Seja como for, acho muito provável que a partir da estréia de "Esperando Godot", em Paris, ano de 1953, Beckett tenha sentido que com seu minimalismo, suas poucas palavras, marcaria igualmente a literatura do século, como o amigo, compatriota e modelo literário James Joyce. Foi intensa a amizade que se estabeleceu entre os dois exilados irlandeses. Joyce, já famoso com a publicação de "Ulysses", trabalhava furiosamente (levou 17 anos escrevendo o livro) no "Finnegans Wake". Para acalmar a expectativa de leitores do "Ulysses", que aguardavam, com uma ansiedade que ficou um tanto frustrada, o "Finnegans Wake", amigos de Joyce publicaram um livro inteiro de ensaios sobre o livro "em progresso", como diziam eles. O ensaio de abertura era o do amado discípulo Samuel Beckett.
O único abalo sofrido pela amizade entre discípulo e mestre foi devido a um mal-entendido sentimental. Joyce tinha uma filha amada, Lucia (fadada, aliás, a um futuro de incurável doença mental), que interpretou erroneamente a frequência das visitas de Beckett e as amabilidades que lhe fazia. Enamorou-se dele e Beckett, provavelmente com a mesma franqueza com que escreveria anos depois as cartas que citamos, informou à pobre Lucia que vinha à casa dela muito mais para ver o pai James do que para estar com ela. Houve lágrimas e estremecimemto de relações, como conta a biografia canônica "James Joyce", de Richard Ellmann.

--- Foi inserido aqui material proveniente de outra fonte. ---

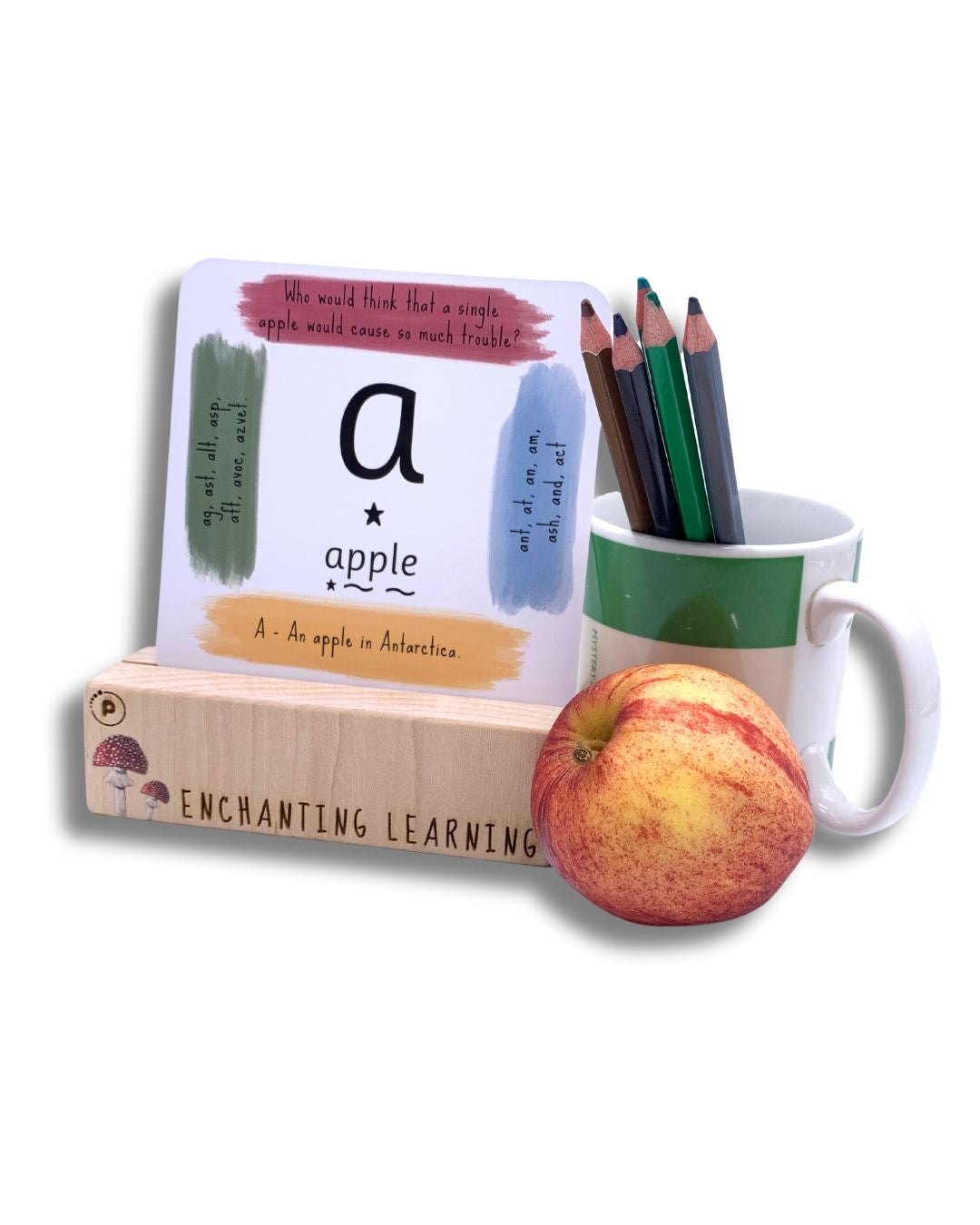 Phonic card showing  grapheme card standing in a wooden card stand for phonics cards with an apple and a pot of pencils.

No entanto - e para retomar o fio que perdi lá em cima - o êxito que teve "Esperando Godot" no mundo inteiro terá dado a Beckett a noção, ou a tranquila certeza, de que tinha escrito a peça emblemática do século de dúvidas que sucederia à Segunda Guerra Mundial. Eu diria que em grande parte o tom quase matreiro, quase despistador com que escreveu suas cartas aos que lhe pediam chaves e mapas para chegar a Godot, vinha da vontade que ele tinha de não dissolver os mistérios, não esclarecer o dúbio, não transformar a profecia em notícia.

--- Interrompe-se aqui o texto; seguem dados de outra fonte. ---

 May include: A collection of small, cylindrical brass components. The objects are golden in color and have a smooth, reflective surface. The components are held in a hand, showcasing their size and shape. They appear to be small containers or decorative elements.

Seja como for, escrita por Beckett em inglês e francês a peça, desde o título, põe o espectador a pensar em um Deus distraído, ou decadente, aguardado por dois vagabundos e que acaba mandando dizer a eles, e a todos nós, que hoje, pelo menos, não pode vir, não vem mais. Amanhã virá, quem sabe.
Pelo menos no Brasil "Esperando Godot" deixou uma lembrança trágica, que foi a morte, em 1969, de Cacilda Becker, que representava o papel de Estragon, ao lado do Vladimir de Walmor Chagas. A direção era de Flávio Rangel.
Em "Viver de Teatro" (Nova Alexandria), a biografia de Flávio que José Rubens Siqueira escreveu, o próprio Flávio relembra o triste dia de "Esperando Godot" no qual Cacilda nos deixou: Foi "no intervalo da peça, numa tarde em que Cacilda representava para estudantes. Tomou um café sentada no palco (ela não ia aos camarins, como se não quisesse se afastar daquelas tábuas e daquela paixão que foram a sua vida), sentiu uma dor de cabeça, apoiou-se em Walmor, em Carlão, em mim, e pronunciou suas últimas palavras: 'Acho que estou tendo um derrame cerebral'. Chegou ao hospital já em coma, resistiu a duas operações, resistiu 45 dias, resistiu, resistiu, resistiu. Até que nossa líder foi-se embora".
Para todos nós que amamos a doce pessoa e a esplêndida atriz que foi Cacilda Becker, sua morte dá uma dimensão a mais às tantas outras que têm "Esperando Godot".